In many cases, including motif discovery, this maximization has a simple form and corresponds to computing weighted averages or counts, as we saw earlier.

Why This Procedure Works

At this point, the EM algorithm can be understood as transforming a difficult optimization problem into a sequence of simpler ones.

Instead of maximizing the marginal likelihood directly, we alternate between:

estimating the hidden variables (E-step)
optimizing the parameters given these estimates (M-step)

Each step simplifies the problem by temporarily fixing one aspect of the uncertainty.

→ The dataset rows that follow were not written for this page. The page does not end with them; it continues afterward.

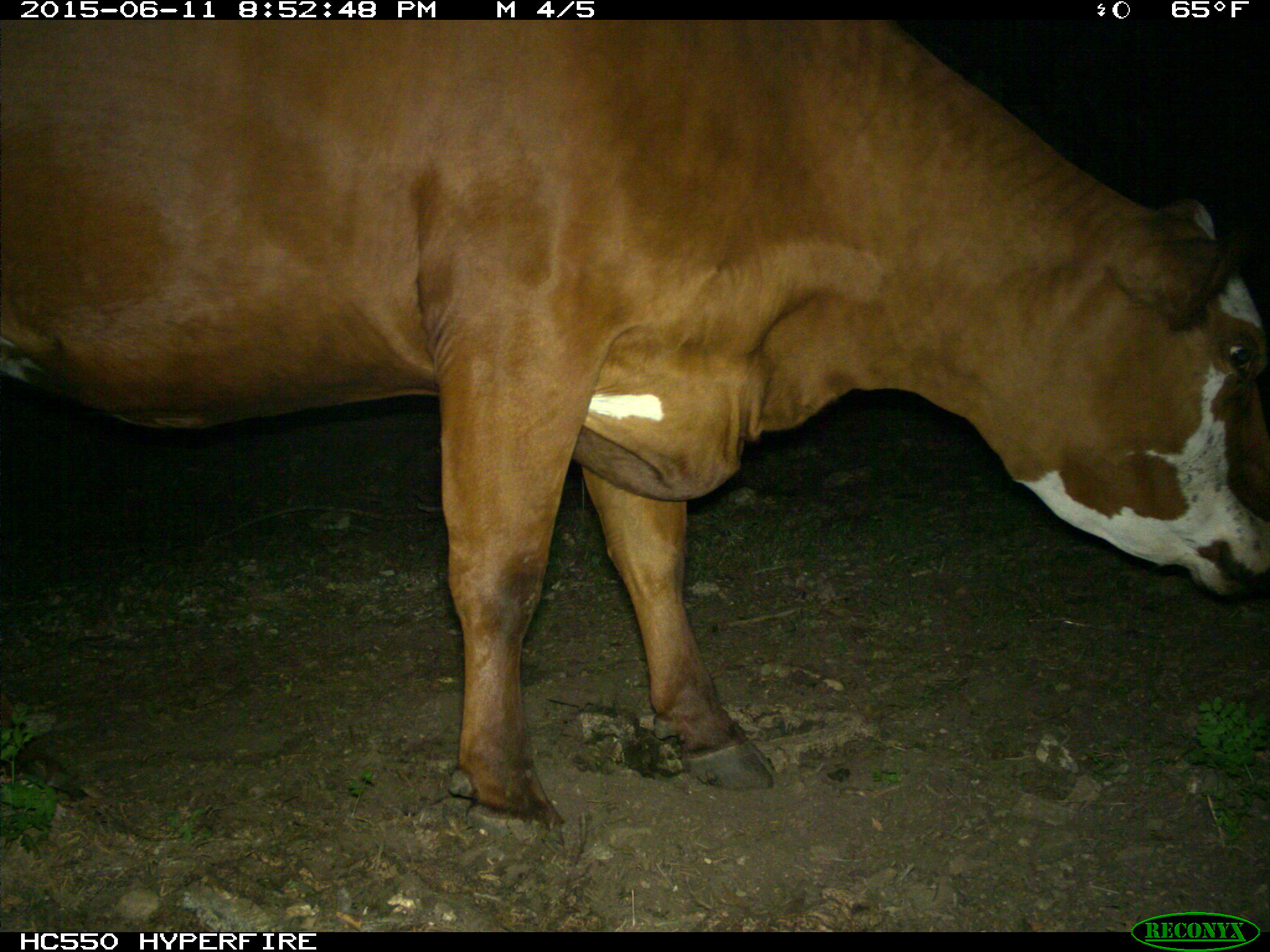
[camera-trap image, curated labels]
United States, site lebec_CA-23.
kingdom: Animalia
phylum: Chordata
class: Mammalia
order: Artiodactyla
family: Bovidae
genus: Bos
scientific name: Bos taurus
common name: domestic cow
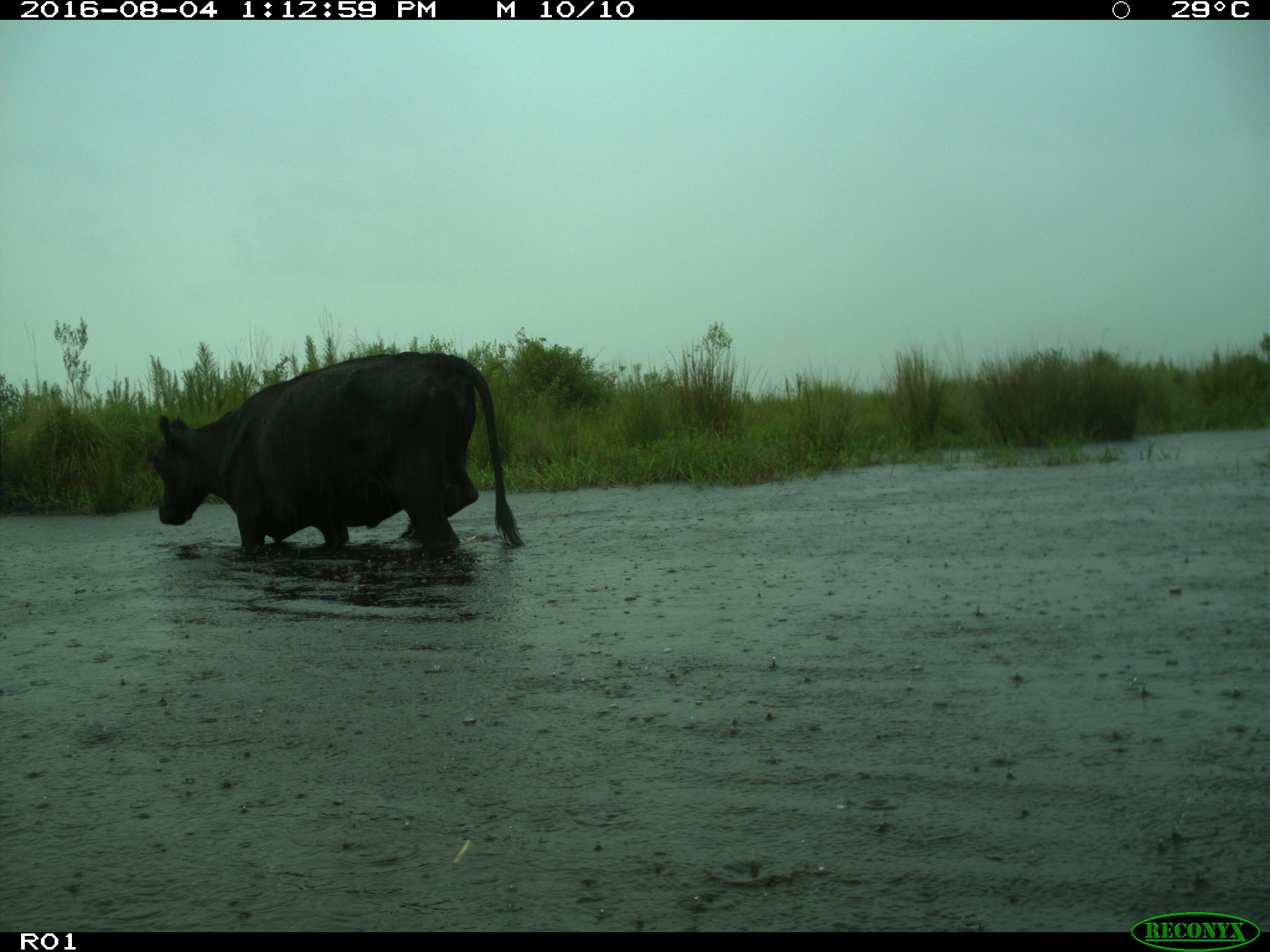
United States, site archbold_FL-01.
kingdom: Animalia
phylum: Chordata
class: Mammalia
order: Artiodactyla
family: Bovidae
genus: Bos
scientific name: Bos taurus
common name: domestic cow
Bos taurus (domestic cow).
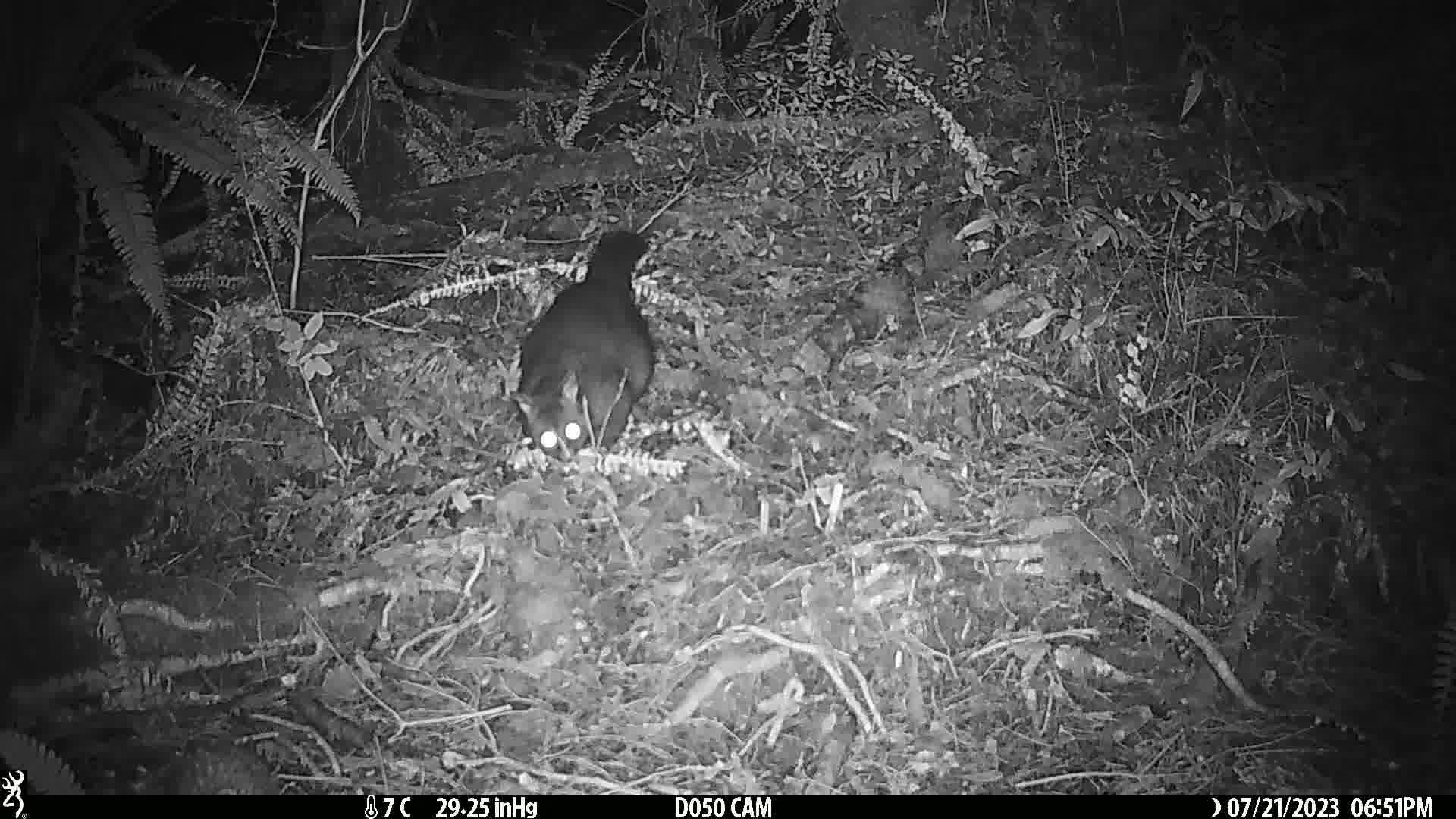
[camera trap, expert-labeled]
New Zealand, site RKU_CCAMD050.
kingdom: Animalia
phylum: Chordata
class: Mammalia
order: Diprotodontia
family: Phalangeridae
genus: Trichosurus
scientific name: Trichosurus vulpecula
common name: common brushtail possum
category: possum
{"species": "possum (common brushtail possum) (Trichosurus vulpecula)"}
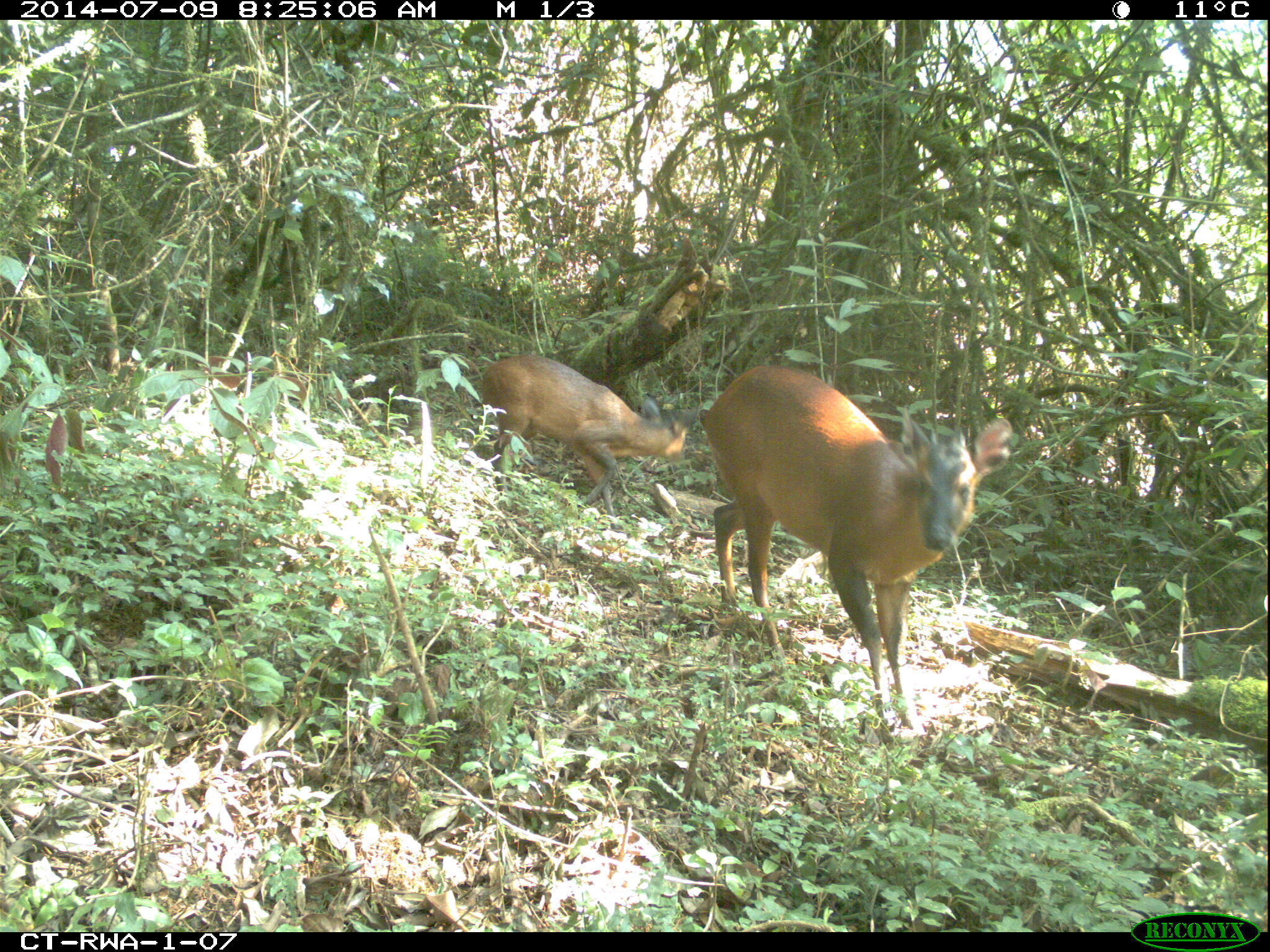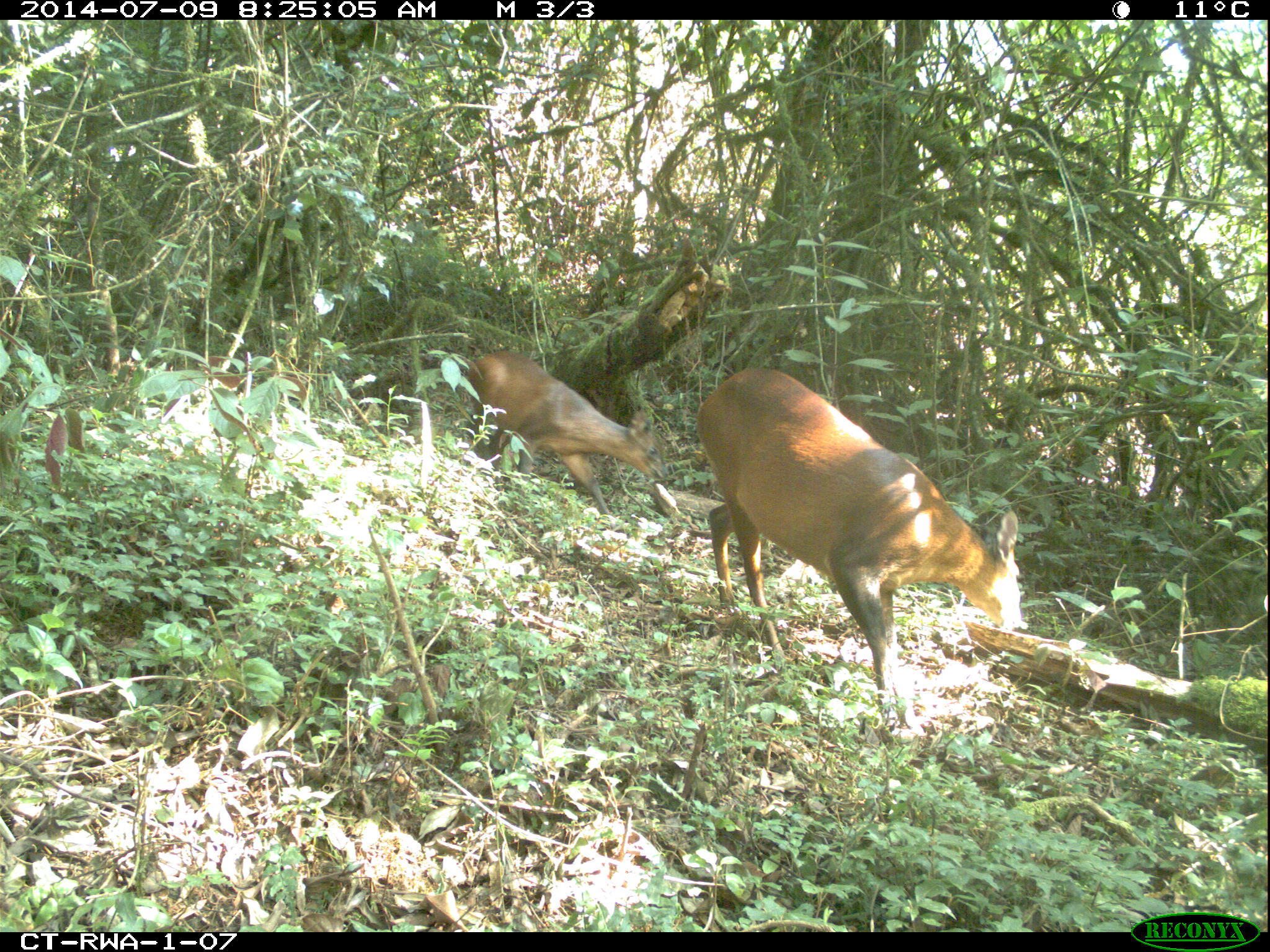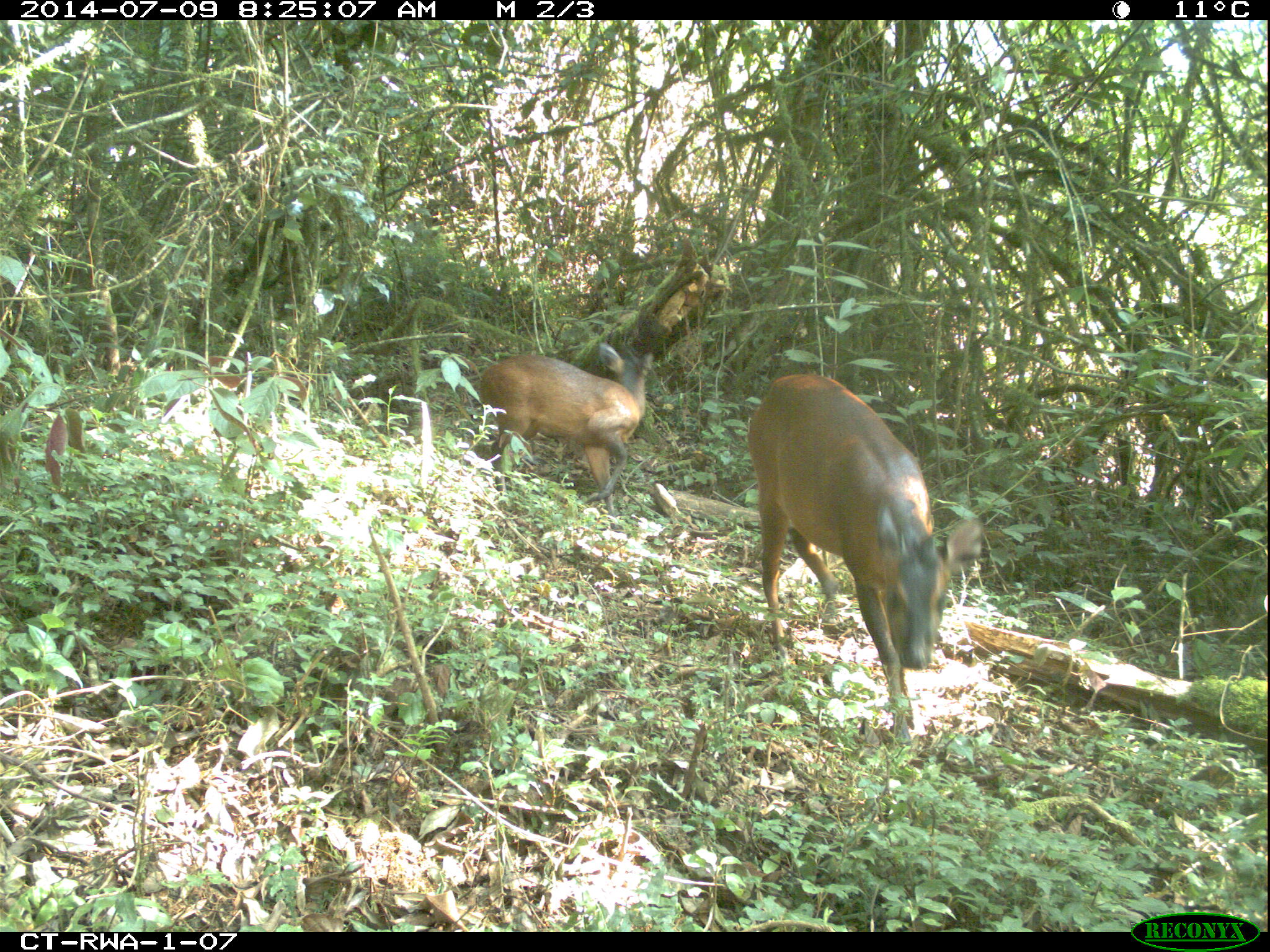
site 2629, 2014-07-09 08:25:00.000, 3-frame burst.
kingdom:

A key property of this procedure is that it improves the likelihood of the observed data at each iteration, or at least does not decrease it . As a result, the algorithm converges to a stable solution.

From Formalism Back to Biology

Although the notation may appear abstract, the underlying idea remains closely tied to the motif discovery problem.

$X$ corresponds to the sequences
$Z$ corresponds to the unknown motif positions
$\theta$ corresponds to the motif model

The EM algorithm provides a principled way to estimate $\theta$ even though $Z$ is not observed. By iteratively refining both, it resolves the circular dependency identified earlier.

In the next section, we will examine the behavior of this procedure in more detail and interpret what the algorithm is optimizing during its iterations.

Self-Check Questions

What is the difference between complete-data likelihood and marginal likelihood?
Why is the marginal likelihood difficult to optimize directly?
What does the function $Q(\theta \mid \theta^{(t)})$ represent?
What is computed in the E-step, and how should it be interpreted?
What is optimized in the M-step?
Why does EM improve the likelihood at each iteration?